What the exercise asks: Quote the whole listing below word for word, leaving out the pictures.

**********

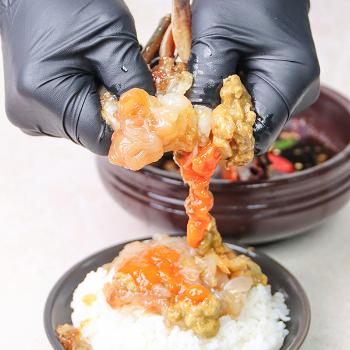 덕이네 30년 전통 산청할매 국내산 암꽃게장1통(2kg)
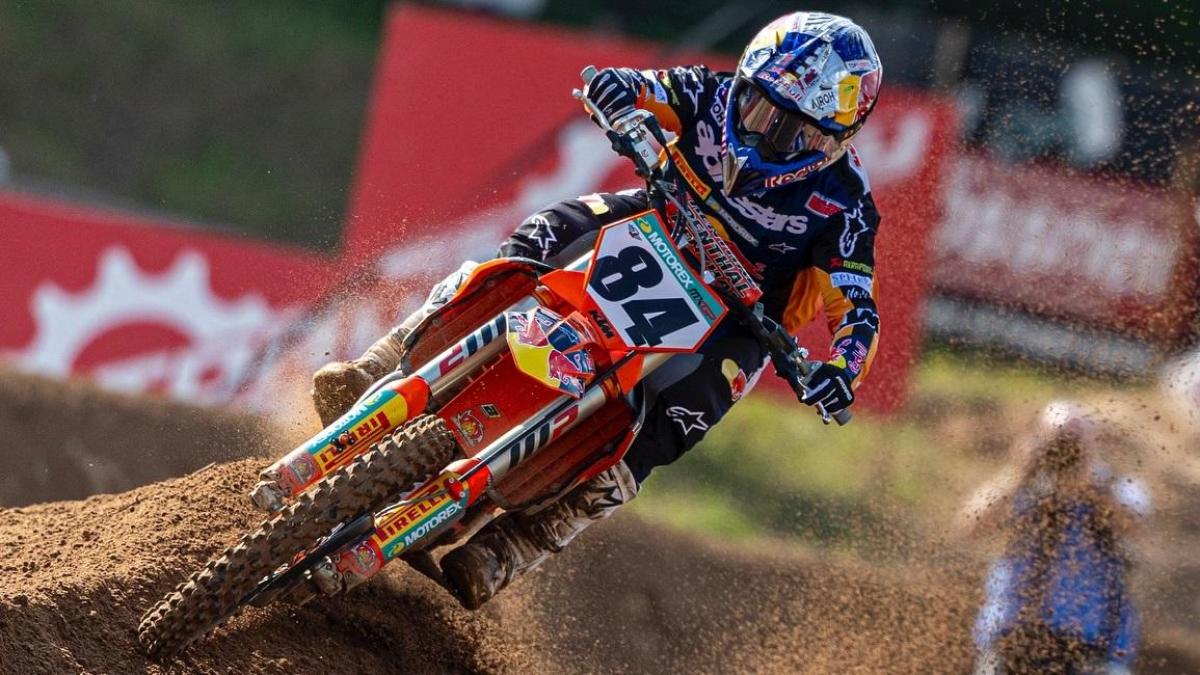 mercato piloti mxgp herlings va in honda gajser tra yamaha e kawasaki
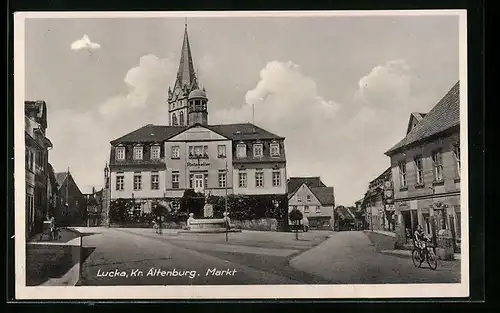 AK Lucka /Kr. Altenburg, Markt mit Brunnen und Ratskeller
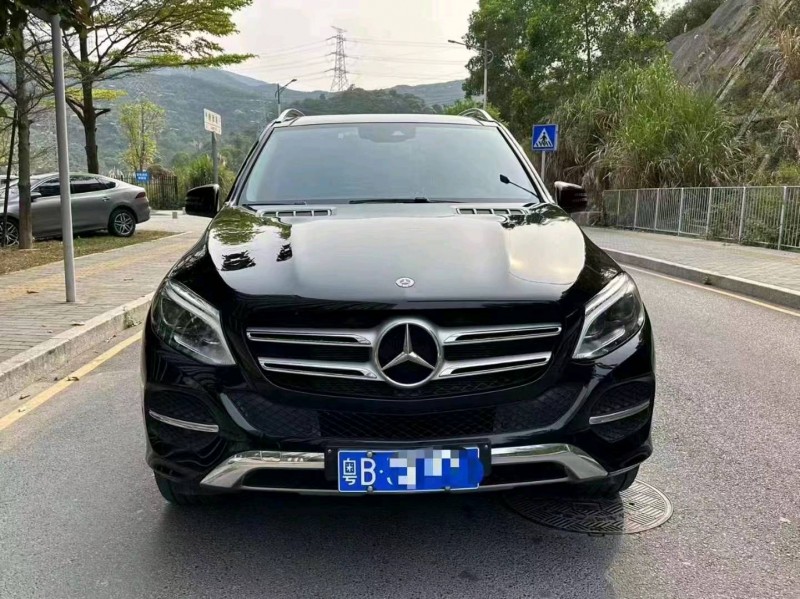 广州19年奔驰GLE1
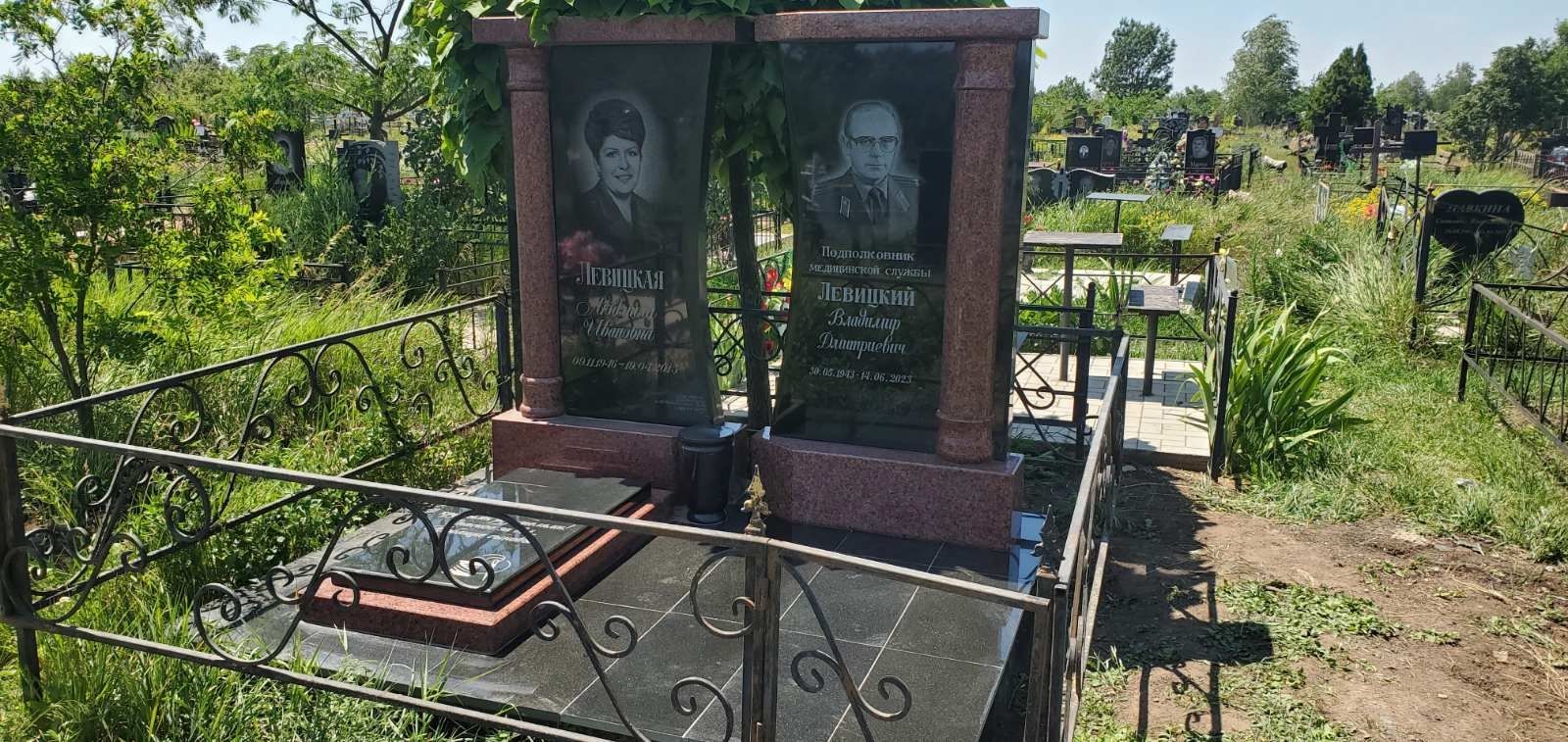 Виготовлення та встановлення пам'ятникиків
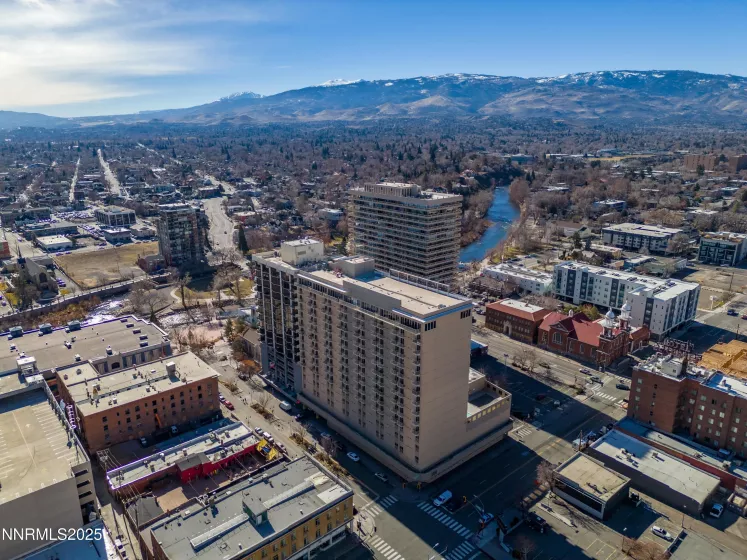 200 2nd, Reno, Nevada 89501, 2 Bedrooms Bedrooms, ,3 BathroomsBathrooms,Residential,Residential,2nd,250051796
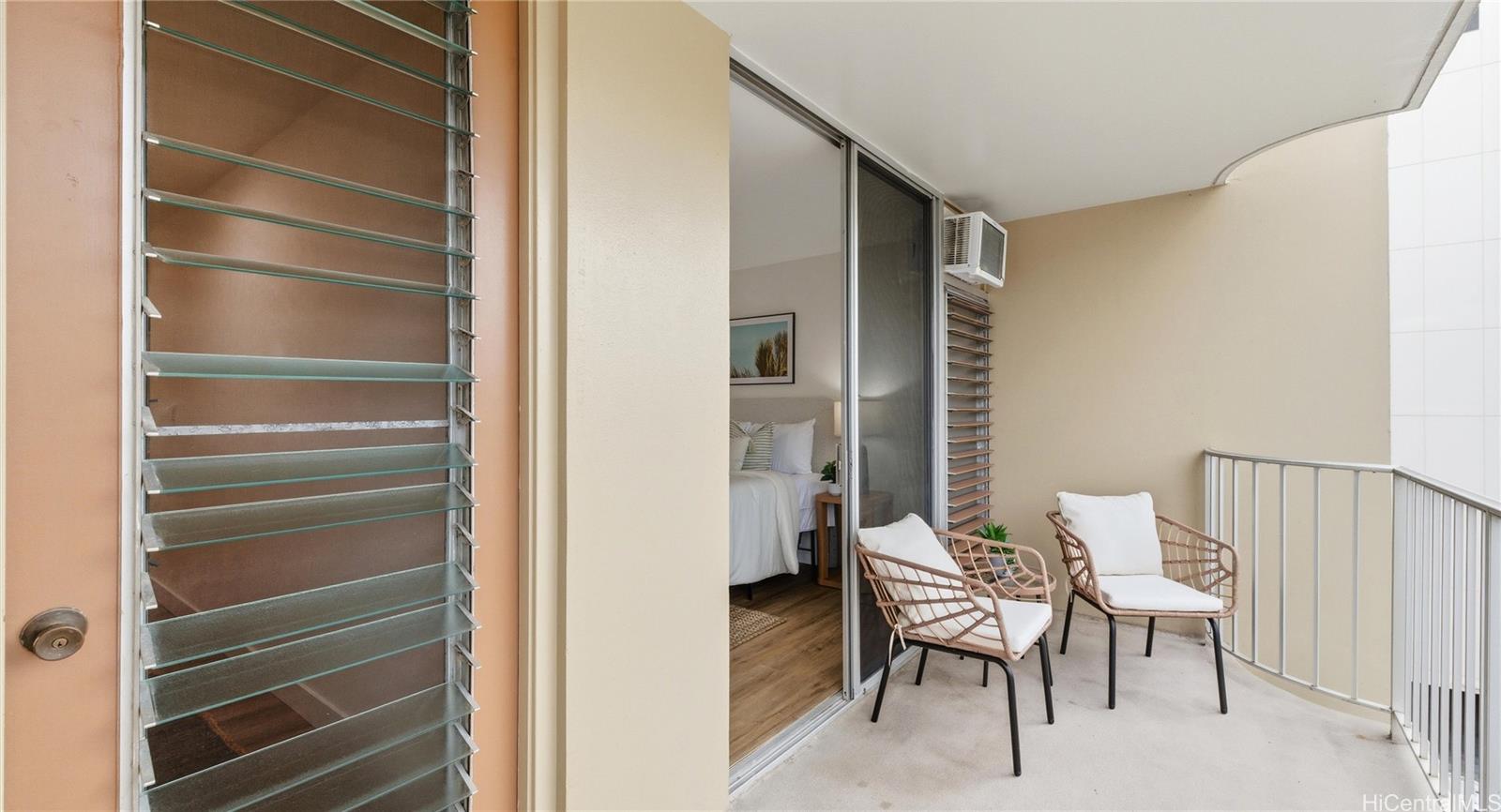 1650 Piikoi condo # 403, Honolulu, Hawaii - photo 13 of 23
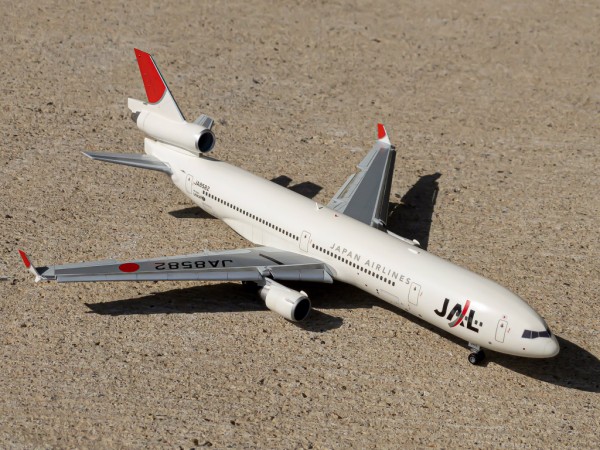 JAL MD-11 JA8582 1/200 ハセガワ 製作記録 : マキビシ小次郎 / McInvish546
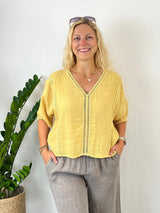 Leinenbluse mit Crochet-Bordüre, gelb von Bella Vita - Mode & Lifestyle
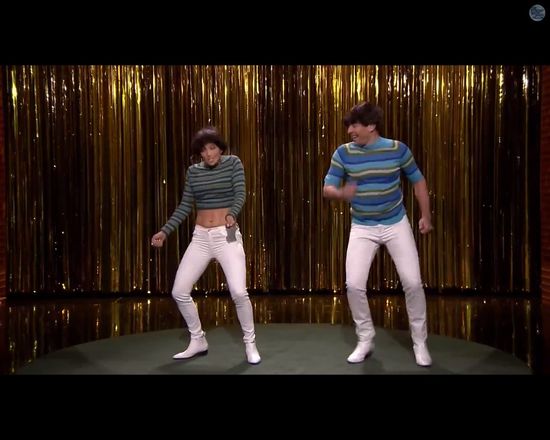 Jennifer Lopez w peruce od garnka śpiewa Tight Pants [VIDEO]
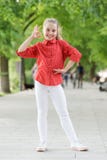 Ihre Ferien sind okay Kleines Mädchen, das Ferienzeit im Sommerpark genießt Nettes Kind mit dem langen blonden Haar, das Spaß an stockbild Ihre Ferien sind okay Kleines Mädchen, das Ferienzeit im Sommerpark genießt Nettes Kind mit dem langen blonden Haar, das Spaß an stockbild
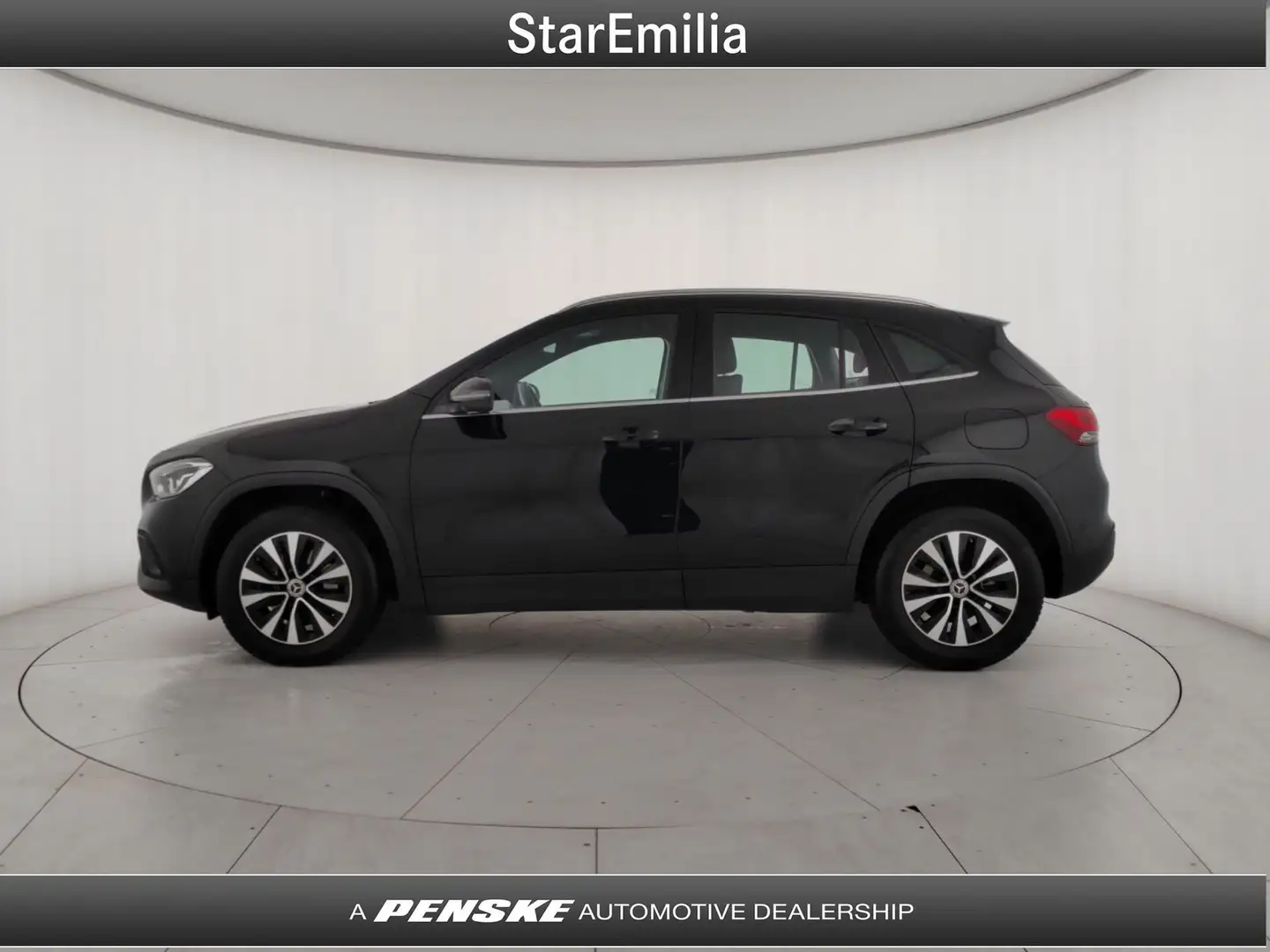 Mercedes-Benz GLA 200 GLA 200 d Automatic Sport Schwarz - 2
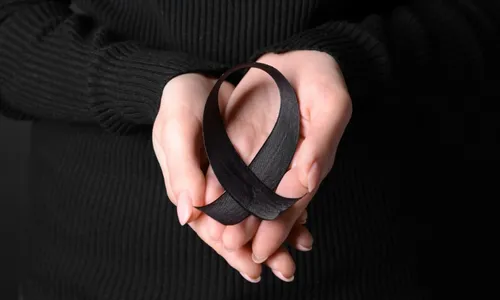 
          Imagem ilustrativa da imagem O luto e a luta de mães que perderam filhos para a violência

**********

Output:
 덕이네 30년 전통 산청할매 국내산 암꽃게장1통(2kg)
 mercato piloti mxgp herlings va in honda gajser tra yamaha e kawasaki
 AK Lucka /Kr. Altenburg, Markt mit Brunnen und Ratskeller
 广州19年奔驰GLE1
 Виготовлення та встановлення пам'ятникиків
 200 2nd, Reno, Nevada 89501, 2 Bedrooms Bedrooms, ,3 BathroomsBathrooms,Residential,Residential,2nd,250051796
 1650 Piikoi condo # 403, Honolulu, Hawaii - photo 13 of 23
 JAL MD-11 JA8582 1/200 ハセガワ 製作記録 : マキビシ小次郎 / McInvish546
 Leinenbluse mit Crochet-Bordüre, gelb von Bella Vita - Mode & Lifestyle
 Jennifer Lopez w peruce od garnka śpiewa Tight Pants [VIDEO]
 Ihre Ferien sind okay Kleines Mädchen, das Ferienzeit im Sommerpark genießt Nettes Kind mit dem langen blonden Haar, das Spaß an stockbild Ihre Ferien sind okay Kleines Mädchen, das Ferienzeit im Sommerpark genießt Nettes Kind mit dem langen blonden Haar, das Spaß an stockbild
 Mercedes-Benz GLA 200 GLA 200 d Automatic Sport Schwarz - 2
          Imagem ilustrativa da imagem O luto e a luta de mães que perderam filhos para a violência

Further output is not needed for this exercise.